Most of us think little of hopping on Google Maps to look at everything from a bird’s-eye view of an entire continent to an on-the-ground view of a specific street, all carefully labeled. Thanks to a digital atlas published this week, the same is now possible with the human brain.

Ed Lein and colleagues at the Allen Institute for Brain Science in Seattle have created a comprehensive, open-access digital atlas of the human brain, which was published this week in The Journal of Comparative Neurology.

“Essentially what we were trying to do is to create a new reference standard for a very fine anatomical structural map of the complete human brain, ” says Lein, the principal investigator on the project. “It may seem a little bit odd, but actually we are a bit lacking in types of basic reference materials for mapping the human brain that we have in other organisms like mouse or like monkey, and that is in large part because of the enormous size and complexity of the human brain.”

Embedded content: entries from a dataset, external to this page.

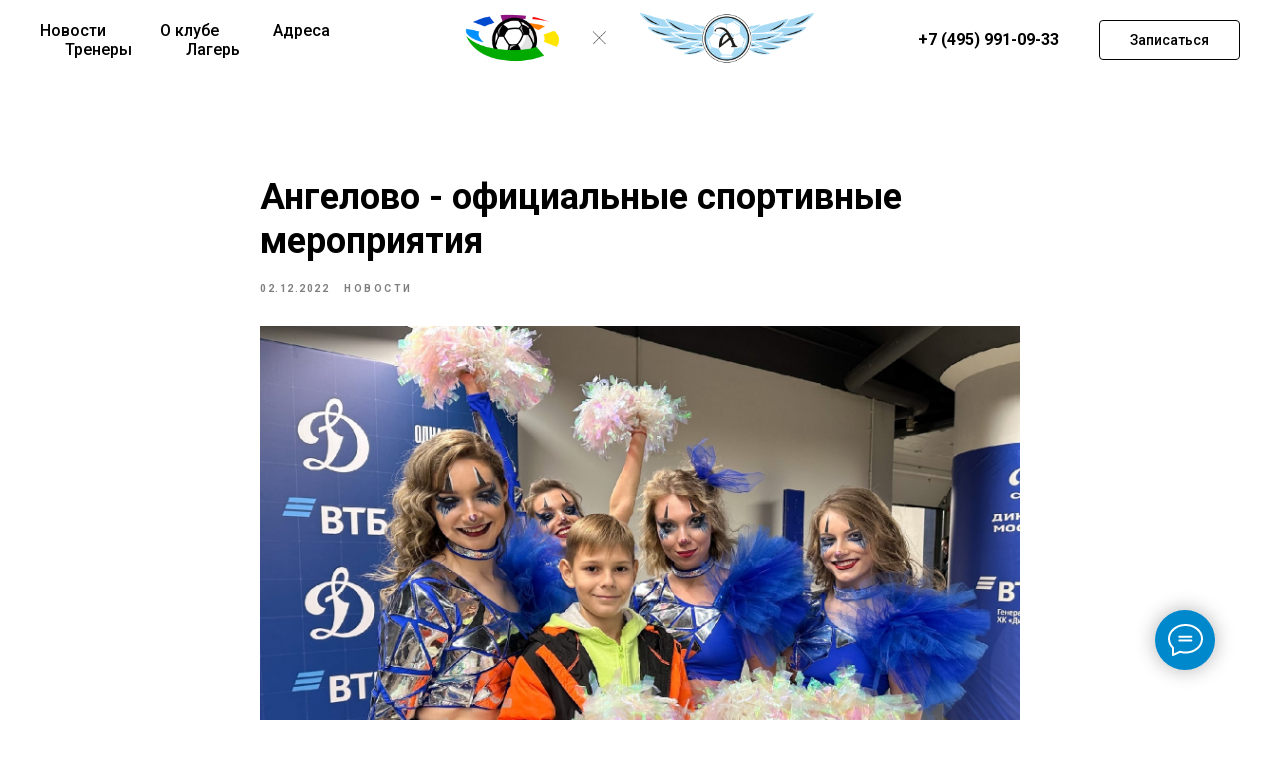

--- FILE ---
content_type: text/plain
request_url: https://www.google-analytics.com/j/collect?v=1&_v=j102&a=899510649&t=pageview&_s=1&dl=https%3A%2F%2Fangelovo.academy%2Ftpost%2Fmi7e4rs6c1-angelovo-ofitsialnie-sportivnie-meropriy&ul=en-us%40posix&dt=%D0%90%D0%BD%D0%B3%D0%B5%D0%BB%D0%BE%D0%B2%D0%BE%20-%20%D0%BE%D1%84%D0%B8%D1%86%D0%B8%D0%B0%D0%BB%D1%8C%D0%BD%D1%8B%D0%B5%20%D1%81%D0%BF%D0%BE%D1%80%D1%82%D0%B8%D0%B2%D0%BD%D1%8B%D0%B5%20%D0%BC%D0%B5%D1%80%D0%BE%D0%BF%D1%80%D0%B8%D1%8F%D1%82%D0%B8%D1%8F&sr=1280x720&vp=1280x720&_u=IEBAAEABAAAAACAAI~&jid=2041520327&gjid=1477315880&cid=715392041.1769442617&tid=UA-90494658-1&_gid=600464115.1769442617&_r=1&_slc=1&z=1294204089
body_size: -451
content:
2,cG-8FVX51DJ19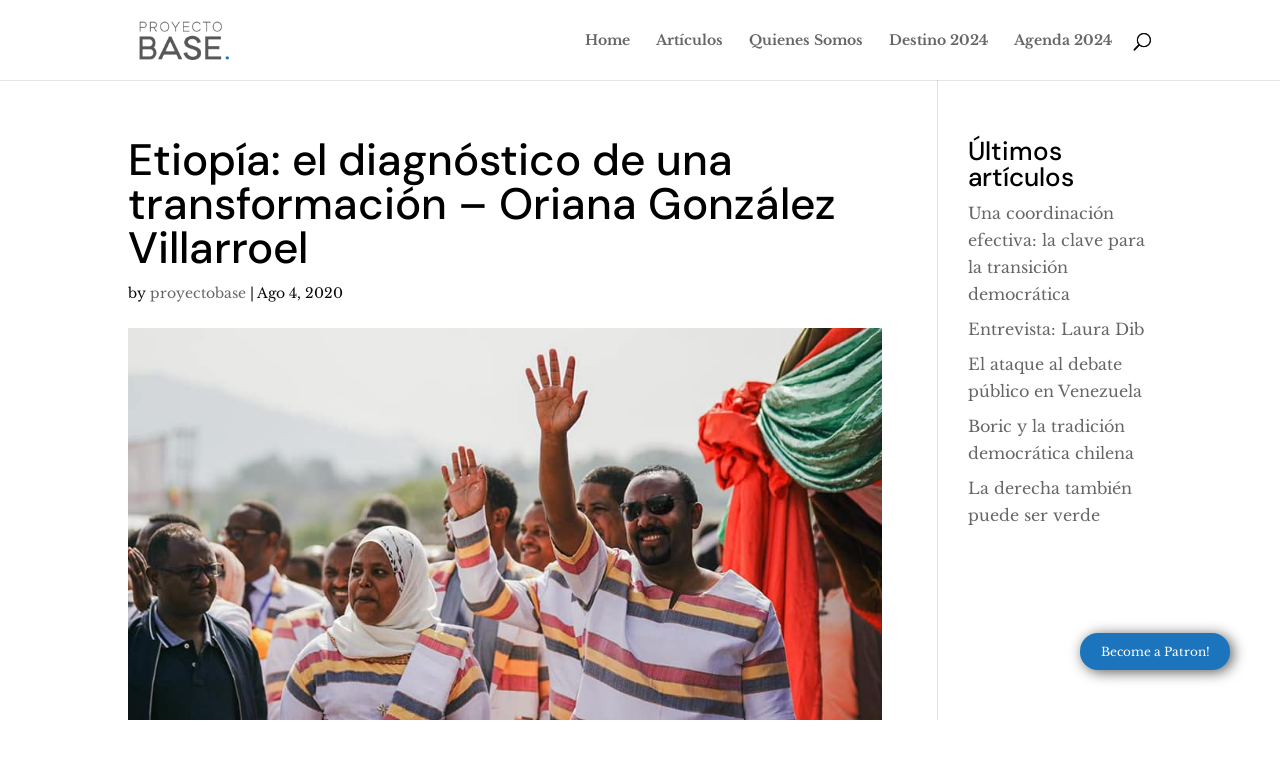

--- FILE ---
content_type: text/css
request_url: https://www.proyectobase.org/wp-content/themes/divi-child/style.css?ver=4.27.4
body_size: 463
content:
/*
 Theme Name:   Divi Child
 Theme URI:    http://example.com/twenty-fifteen-child/
 Description:  Divi Child Theme
 Author:       Turpial Development
 Author URI:   http://turpialdev.com
 Template:     Divi
 Version:      1.0.0
 License:      GNU General Public License v2 or later
 License URI:  http://www.gnu.org/licenses/gpl-2.0.html
 Tags:         light, dark, two-columns, right-sidebar, responsive-layout, accessibility-ready
 Text Domain:  divi-child
*/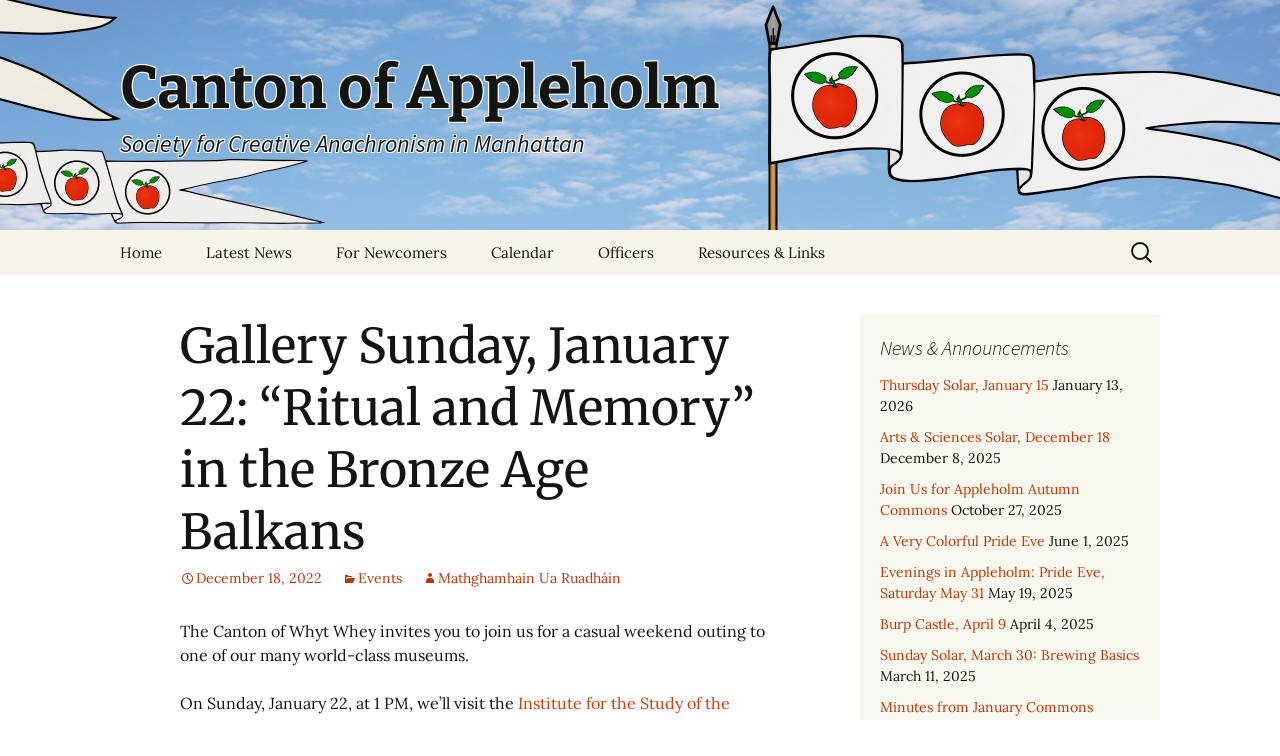

--- FILE ---
content_type: text/css
request_url: https://appleholm.eastkingdom.org/wp-content/themes/twentythirteen-child/style.css?ver=3.7.1673114951
body_size: -34
content:
/*
CTC Separate Stylesheet
Updated: 2023-01-07 13:09:11
Theme Name: Twenty Thirteen Child For Custom Functions
Theme URI: https://wordpress.org/themes/twentythirteen/
Template: twentythirteen
Author: Simon Pride
Description: Child theme adding custom functions so it doesn't get clobbered if the theme is updated.
Tags: Function, Date
Version: 3.7.1673114951
*/



--- FILE ---
content_type: text/css
request_url: https://appleholm.eastkingdom.org/wp-content/themes/twentythirteen-child/ctc-style.css?ver=3.7.1673114951
body_size: -218
content:
/*
CTC Separate Stylesheet
Updated: 2023-01-07 13:09:17
*/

The project, which spanned five years, focused on a single healthy postmortem brain from a 34-year-old woman. The researchers started with the big picture: They did a complete scan of the brain using two imaging techniques (magnetic resonance imaging and diffusion weighted imaging), which allowed them to capture both overall brain structure and the connectivity of brain fibers.

Next the researchers took the brain and sliced it into 2, 716 very thin sections for fine-scale, cellular analysis. They stained a portion of the sections with a traditional Nissl stain to gather information about general cell architecture. They then used two other stains to selectively label certain aspects of the brain, including structural elements of cells, fibers in the white matter, and specific types of neurons.